Black codes and Jim Crow laws were laws passed at various times in the American South to enforce racial segregation and restrict the power of black voters. After the Civil War ended in 1865, some states passed black laws severely limiting the rights of blacks, many of whom had been enslaved. These codes limited the jobs African Americans could hold and their ability to leave a job once hired. Some states also restricted the type of property blacks could own. The Reconstruction Act of 1867 weakened the effect of black codes by requiring all states to maintain equal protections under the 14th Amendment, particularly by allowing black men to vote. (U.S. law barred women of any race from voting in federal elections until 1920.) During Reconstruction, many black men entered politics by voting and holding office. Reconstruction officially ended in 1877, and the southern states subsequently enacted more discriminatory laws. Efforts to enforce white supremacy through laws intensified, and African Americans sought to uphold their rights through legal challenges. However, these efforts led to a disappointing result in 1896, when the Supreme Court in Plessy v. Ferguson ruled that so-called “separate but equal” facilities — including public transportation and schools — were constitutional.
From then until the Civil Rights Act of 1964, discrimination and segregation were legal and enforceable. One of the first reactions against Reconstruction was to disenfranchise African-American men. During the 14th and 15th centuries. When state legislatures prevented them from banning voting outright, they developed a series of indirect measures to disenfranchise black men. The grandfather clause stated that a man could only vote if his ancestor had been an elector before 1867 — but the ancestors of most African-American citizens were enslaved and constitutionally ineligible to vote. Another discriminatory tactic was the literacy test conducted by a white county official. These employees gave black voters legal documents that were extremely difficult to read as a test, while white men were given a simple text. After all, white local officials in many places simply prevented potential voters from registering.
In 1940, the percentage of eligible African-American voters registered in the South was only three percent. As evidence of this decline, the percentage of African-American men of voting age registered to vote during Reconstruction was over 90 percent. African Americans were discriminated against socially, commercially, and legally. Theatres, hotels and restaurants separated them from substandard housing or refused entry. The stores served them last. In 1937, The Negro Motorist Green Book, a travel guide, was first published. It listed establishments where African-American travelers could expect unbiased service. Segregation in public schools meant that generations of African-American children often received a lower education than whites — with worn or outdated books, underpaid teachers, and fewer facilities and materials. In 1954, the Supreme Court declared discrimination in education unconstitutional in Brown v. Topeka Board of Education, but it would take Congress another 10 years to restore full civil rights for minorities, including protection of the right to vote.

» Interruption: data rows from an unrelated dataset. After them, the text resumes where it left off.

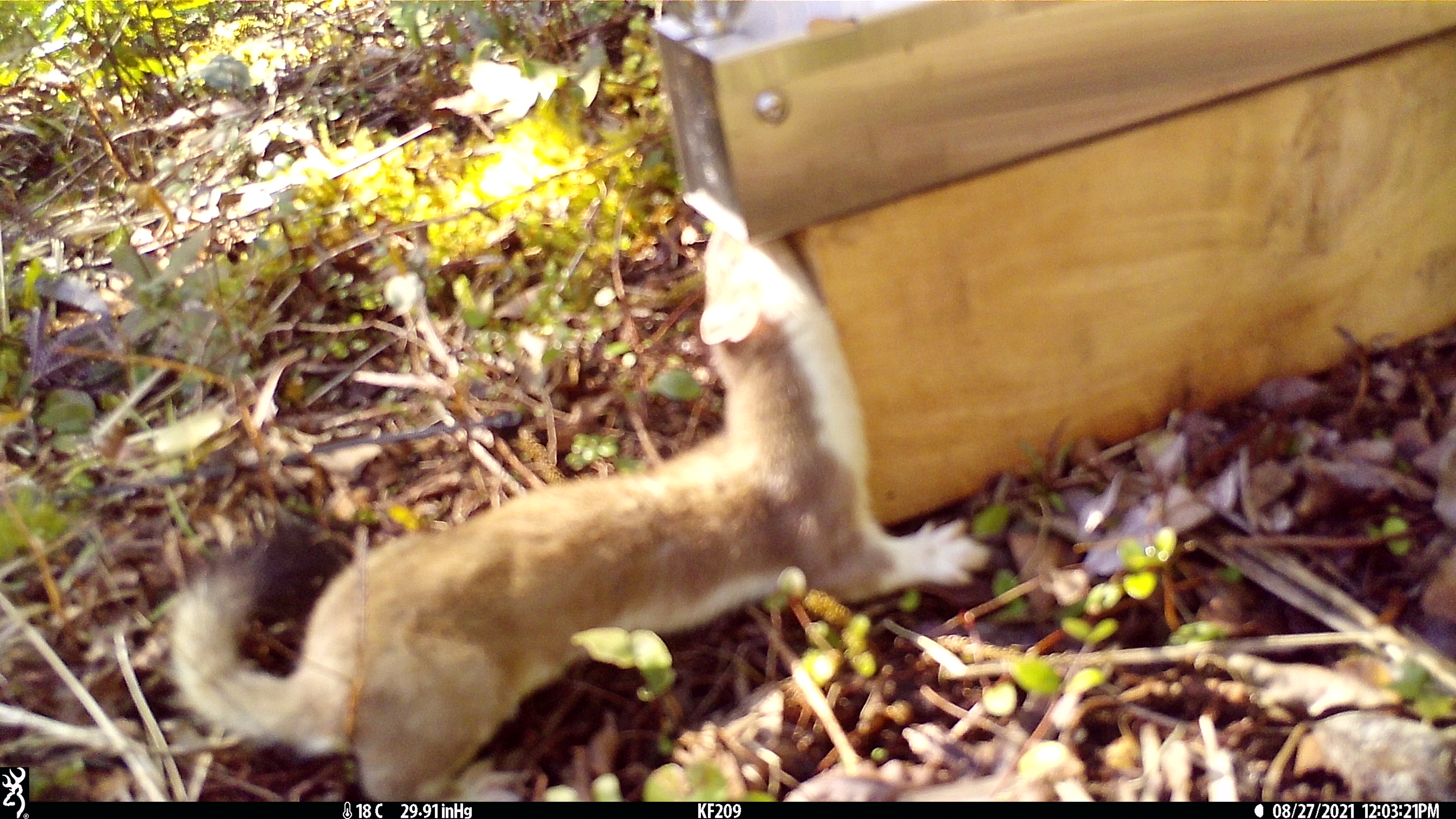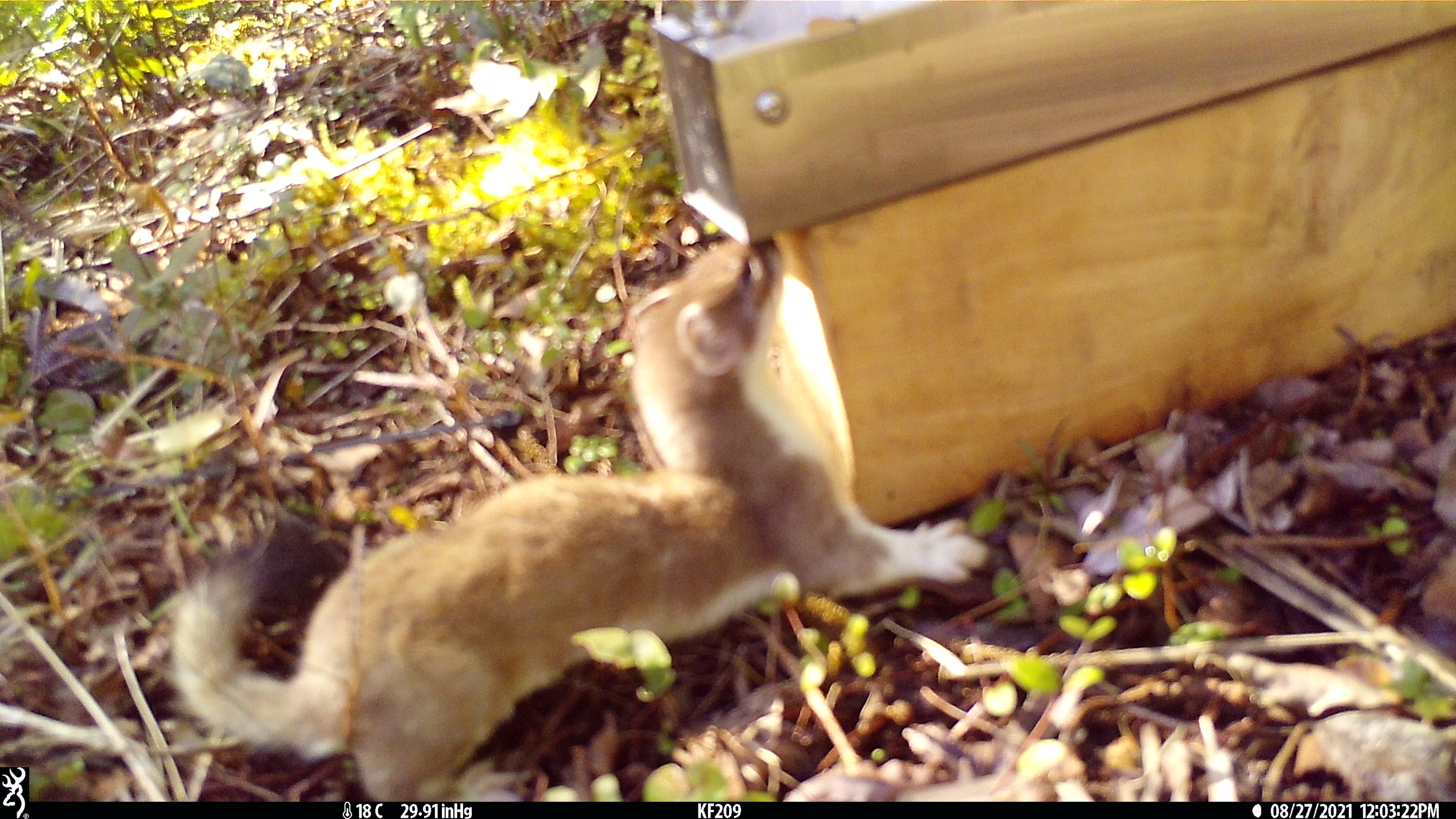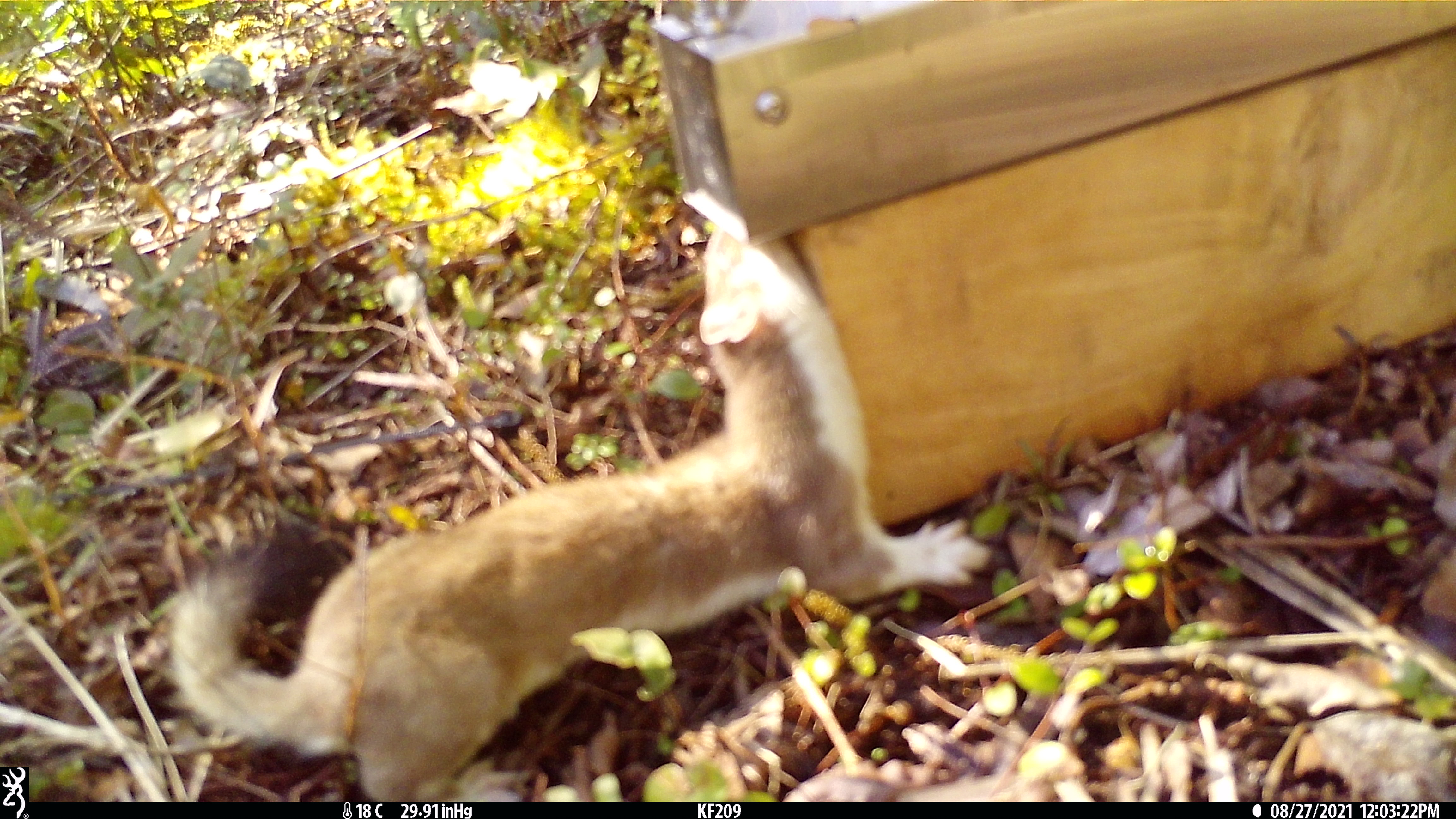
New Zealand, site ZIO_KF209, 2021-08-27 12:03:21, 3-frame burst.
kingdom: Animalia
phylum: Chordata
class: Mammalia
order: Carnivora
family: Mustelidae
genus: Mustela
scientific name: Mustela erminea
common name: stoat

Under Jim Crow, all sexual interactions between black men and white women were illegal, illegal, socially repugnant and consistent with the Jim Crow definition of rape. Although only 19.2% of lynching victims between 1882 and 1951 were even charged with rape, lynching was often supported by the widespread belief that lynchings were necessary to protect white women from black rapists. Myrdal (1944) refutes this belief in this way: “There is many reasons to believe that this number (19.2) has been inflated by the fact that a mob accusing rape is immune from further investigation; the broad definition of rape in the South, which includes all sexual relations between black men and white women; and through the psychopathic fears of white women in their contact with black men” (pp. 561-562). Most blacks were lynched for demanding civil rights, violating Jim Crow etiquette or laws, or after racial unrest. The Wilson administration introduced segregation in federal offices, despite numerous protests from African-American leaders and white progressive groups in the North and Midwest. [33] He appointed segregationist Southern politicians because he firmly believed that racial segregation was in the best interests of black and European Americans. [34] At the Great Reunification of 1913 at Gettysburg, Wilson addressed the crowd on July 4, the half-hundredth anniversary of Abraham Lincoln`s statement that “all men are created equal”: But Tourgée wanted someone who was an octagon, a person who had “no more than one-eighth colored blood,” because he believed the winning strategy would be to expose ambiguities in the definition of race. How did the law or a train driver determine a passenger`s race? “It`s a question,” Tourgée told his colleague, that the Supreme Court “can just as well, if only for nothing else, let the court sharpen its mind.” Martinet agreed, and in New Orleans he began talking to sympathetic railroad officials who wanted to overturn the law for their own financial reasons.